Breeding waders on the brink of dying out in Northern Ireland

Common Redshank is one of four formerly common breeding wader species to suffer a sharp decline in Northern Ireland. Photo: Markos90 (commons.wikimedia.org).
Common Redshank is one of four formerly common breeding wader species to suffer a sharp decline in Northern Ireland. Photo: Markos90 (commons.wikimedia.org).
The populations of Northern Lapwing, Eurasian Curlew, Common Snipe and Common Redshank in Northern Ireland have declined so drastically that they are now in danger of dying out.

A new study into how breeding waders are faring in Northern Ireland (NI) has just been released, and the figures confirm that urgent conservation action is needed if we are to save these species.

The report, co-authored by RSPB NI senior conservation scientist Kendrew Colhoun, is based on the findings of intensive surveys carried out across the country in 2013. It shows that breeding populations of Eurasian Curlew, Northern Lapwing and Common Snipe have declined dramatically since 1987, and the distributions of all species surveyed are becoming increasingly fragmented and restricted towards the western counties of Tyrone and Fermanagh.

The 2013 survey is contrasted with previous surveys undertaken in the same areas in 1987 and 1999, and the findings confirm that the downward trend has continued. To think that these birds, which would once have been considered abundant in NI, have been all but wiped out in a single human generation is hard to comprehend.

Perhaps most worrying is the status of Eurasian Curlew, which now has Near Threatened global status. The estimated population size here in 2013 stood at 526 breeding pairs, a staggering 89 per cent fewer than in 1987. Meanwhile breeding populations of Northern Lapwing and Common Snipe have fallen 84 and 78 per cent respectively in the same period, and as few as 120 pairs of Common Redshank were recorded in the whole of Northern Ireland.

There are many reasons why breeding waders are struggling to survive in Northern Ireland, as well as the Republic of Ireland, Britain and further afield.
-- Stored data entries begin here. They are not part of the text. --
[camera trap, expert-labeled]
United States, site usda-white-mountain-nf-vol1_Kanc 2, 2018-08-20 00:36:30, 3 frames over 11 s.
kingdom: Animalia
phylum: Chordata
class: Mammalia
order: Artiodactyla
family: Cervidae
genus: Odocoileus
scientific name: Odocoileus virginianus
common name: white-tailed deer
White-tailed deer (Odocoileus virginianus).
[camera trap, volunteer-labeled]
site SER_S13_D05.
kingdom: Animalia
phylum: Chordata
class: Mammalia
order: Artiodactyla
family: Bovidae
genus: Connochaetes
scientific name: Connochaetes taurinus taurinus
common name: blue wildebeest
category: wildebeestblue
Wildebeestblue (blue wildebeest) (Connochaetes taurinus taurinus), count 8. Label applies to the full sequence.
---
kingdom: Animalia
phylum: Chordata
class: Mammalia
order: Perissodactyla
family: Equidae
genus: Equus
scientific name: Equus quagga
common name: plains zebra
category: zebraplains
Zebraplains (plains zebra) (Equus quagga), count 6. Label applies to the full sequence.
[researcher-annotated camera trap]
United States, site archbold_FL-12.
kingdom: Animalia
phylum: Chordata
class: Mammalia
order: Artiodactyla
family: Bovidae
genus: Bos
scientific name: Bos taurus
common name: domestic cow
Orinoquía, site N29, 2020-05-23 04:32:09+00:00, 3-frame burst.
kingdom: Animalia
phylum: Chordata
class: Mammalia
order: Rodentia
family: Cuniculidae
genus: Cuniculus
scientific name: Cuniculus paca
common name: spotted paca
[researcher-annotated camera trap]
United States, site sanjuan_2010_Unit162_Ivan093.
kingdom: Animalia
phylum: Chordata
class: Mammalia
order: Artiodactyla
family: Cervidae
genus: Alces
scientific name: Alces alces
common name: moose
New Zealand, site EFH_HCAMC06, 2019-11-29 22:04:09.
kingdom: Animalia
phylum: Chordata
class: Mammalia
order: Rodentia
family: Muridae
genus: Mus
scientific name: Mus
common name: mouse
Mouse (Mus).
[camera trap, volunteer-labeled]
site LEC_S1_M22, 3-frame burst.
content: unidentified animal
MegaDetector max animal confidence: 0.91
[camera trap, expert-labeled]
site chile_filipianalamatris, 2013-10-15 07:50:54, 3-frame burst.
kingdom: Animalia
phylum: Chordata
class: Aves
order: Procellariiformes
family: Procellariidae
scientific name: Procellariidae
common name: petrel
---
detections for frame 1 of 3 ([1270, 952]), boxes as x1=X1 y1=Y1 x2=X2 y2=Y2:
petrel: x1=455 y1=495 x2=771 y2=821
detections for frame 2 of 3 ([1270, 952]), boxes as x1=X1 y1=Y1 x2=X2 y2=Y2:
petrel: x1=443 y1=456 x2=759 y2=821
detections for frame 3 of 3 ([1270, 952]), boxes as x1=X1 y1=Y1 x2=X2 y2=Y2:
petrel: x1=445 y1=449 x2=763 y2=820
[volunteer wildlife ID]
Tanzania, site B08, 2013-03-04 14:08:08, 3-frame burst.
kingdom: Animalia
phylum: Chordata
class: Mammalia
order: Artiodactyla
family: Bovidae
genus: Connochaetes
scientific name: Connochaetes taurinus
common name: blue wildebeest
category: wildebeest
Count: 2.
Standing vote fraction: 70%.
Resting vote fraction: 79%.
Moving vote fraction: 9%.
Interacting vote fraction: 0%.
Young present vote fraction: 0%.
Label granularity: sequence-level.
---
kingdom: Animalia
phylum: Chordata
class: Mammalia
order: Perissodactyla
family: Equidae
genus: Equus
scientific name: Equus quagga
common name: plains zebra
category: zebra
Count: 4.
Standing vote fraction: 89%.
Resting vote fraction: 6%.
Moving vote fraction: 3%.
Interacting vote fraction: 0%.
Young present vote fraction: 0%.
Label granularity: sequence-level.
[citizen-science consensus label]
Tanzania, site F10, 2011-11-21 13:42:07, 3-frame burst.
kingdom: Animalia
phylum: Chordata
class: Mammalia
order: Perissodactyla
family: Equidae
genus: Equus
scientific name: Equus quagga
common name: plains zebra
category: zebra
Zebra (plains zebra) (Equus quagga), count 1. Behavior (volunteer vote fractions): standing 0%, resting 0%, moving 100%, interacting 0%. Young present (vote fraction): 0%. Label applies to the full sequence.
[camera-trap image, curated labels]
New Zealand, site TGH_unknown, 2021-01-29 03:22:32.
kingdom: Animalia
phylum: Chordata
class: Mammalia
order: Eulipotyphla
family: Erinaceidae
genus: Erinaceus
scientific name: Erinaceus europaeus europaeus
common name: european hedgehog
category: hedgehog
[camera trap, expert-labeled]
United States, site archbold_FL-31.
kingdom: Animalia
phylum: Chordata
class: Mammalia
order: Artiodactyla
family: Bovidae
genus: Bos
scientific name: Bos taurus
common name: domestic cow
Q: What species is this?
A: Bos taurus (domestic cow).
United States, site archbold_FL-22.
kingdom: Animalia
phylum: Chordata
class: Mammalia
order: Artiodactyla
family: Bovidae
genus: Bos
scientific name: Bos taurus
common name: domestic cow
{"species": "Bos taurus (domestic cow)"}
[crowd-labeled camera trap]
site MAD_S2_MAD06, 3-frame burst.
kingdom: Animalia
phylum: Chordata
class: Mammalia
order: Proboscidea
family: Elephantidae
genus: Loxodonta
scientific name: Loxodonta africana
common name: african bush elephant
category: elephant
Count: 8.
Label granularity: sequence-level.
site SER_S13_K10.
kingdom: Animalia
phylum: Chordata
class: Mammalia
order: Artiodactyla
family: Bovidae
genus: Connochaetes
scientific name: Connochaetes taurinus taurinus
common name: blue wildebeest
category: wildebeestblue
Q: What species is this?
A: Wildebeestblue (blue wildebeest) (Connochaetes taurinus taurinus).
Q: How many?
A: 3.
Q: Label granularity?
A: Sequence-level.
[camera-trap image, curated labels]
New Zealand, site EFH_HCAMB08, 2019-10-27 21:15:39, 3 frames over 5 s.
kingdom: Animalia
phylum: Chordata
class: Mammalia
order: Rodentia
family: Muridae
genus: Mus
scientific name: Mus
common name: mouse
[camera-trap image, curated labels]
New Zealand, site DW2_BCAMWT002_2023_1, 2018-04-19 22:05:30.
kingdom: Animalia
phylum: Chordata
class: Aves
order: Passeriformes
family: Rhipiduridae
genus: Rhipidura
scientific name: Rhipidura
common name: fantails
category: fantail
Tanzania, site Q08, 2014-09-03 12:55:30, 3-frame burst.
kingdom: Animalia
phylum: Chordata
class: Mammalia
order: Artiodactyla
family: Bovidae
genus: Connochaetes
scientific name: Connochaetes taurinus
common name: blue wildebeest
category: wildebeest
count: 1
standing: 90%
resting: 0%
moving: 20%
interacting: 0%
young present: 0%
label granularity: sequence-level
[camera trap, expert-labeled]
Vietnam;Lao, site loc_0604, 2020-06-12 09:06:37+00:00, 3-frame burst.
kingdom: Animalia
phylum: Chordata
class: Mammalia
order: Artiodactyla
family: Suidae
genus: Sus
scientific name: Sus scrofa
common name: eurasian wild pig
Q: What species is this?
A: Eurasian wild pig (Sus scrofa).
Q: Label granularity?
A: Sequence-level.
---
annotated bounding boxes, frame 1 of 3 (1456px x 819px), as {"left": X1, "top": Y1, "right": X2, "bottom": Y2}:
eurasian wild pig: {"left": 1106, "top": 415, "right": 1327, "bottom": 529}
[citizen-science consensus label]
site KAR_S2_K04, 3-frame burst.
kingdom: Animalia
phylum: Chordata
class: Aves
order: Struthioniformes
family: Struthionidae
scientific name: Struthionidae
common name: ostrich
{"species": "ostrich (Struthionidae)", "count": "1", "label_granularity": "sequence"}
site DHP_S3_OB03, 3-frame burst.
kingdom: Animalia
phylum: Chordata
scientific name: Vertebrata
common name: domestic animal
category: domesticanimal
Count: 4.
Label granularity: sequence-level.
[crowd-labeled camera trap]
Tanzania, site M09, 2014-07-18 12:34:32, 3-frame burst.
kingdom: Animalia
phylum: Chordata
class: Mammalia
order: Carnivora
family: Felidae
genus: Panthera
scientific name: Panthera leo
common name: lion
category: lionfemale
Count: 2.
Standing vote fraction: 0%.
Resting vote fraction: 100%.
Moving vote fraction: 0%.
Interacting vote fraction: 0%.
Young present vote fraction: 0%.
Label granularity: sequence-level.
They are ground-nesting birds which require quite specific conditions to thrive; for example, tussocky grass affords suitable nesting habitat, while wet, invertebrate-rich areas are required for feeding adults and chicks alike.

However, changes in agricultural practices such as increased mowing and drainage, and lack of land management, means many sites suitable for nesting have been lost. Some species, most notably Eurasian Curlew, have been driven into more upland areas where they are more susceptible to predators, which use dense woodland as cover.

Though it might seem that the odds are stacked against these species, science shows that where land is managed appropriately, the number of breeding waders increases. It’s no coincidence that the strongholds for all four species in Northern Ireland are largely on nature reserves or land which is managed by farmers with wildlife in mind.

The RSPB’s recent Halting Environmental Loss Project worked with over 400 farmers in Northern Ireland, and succeeded in increasing the numbers of these species at selected sites across NI by an average of almost 70 per cent. Clearly, now is the time for conservationists and land managers to work together further to try and pull these beautiful birds back from the precipice.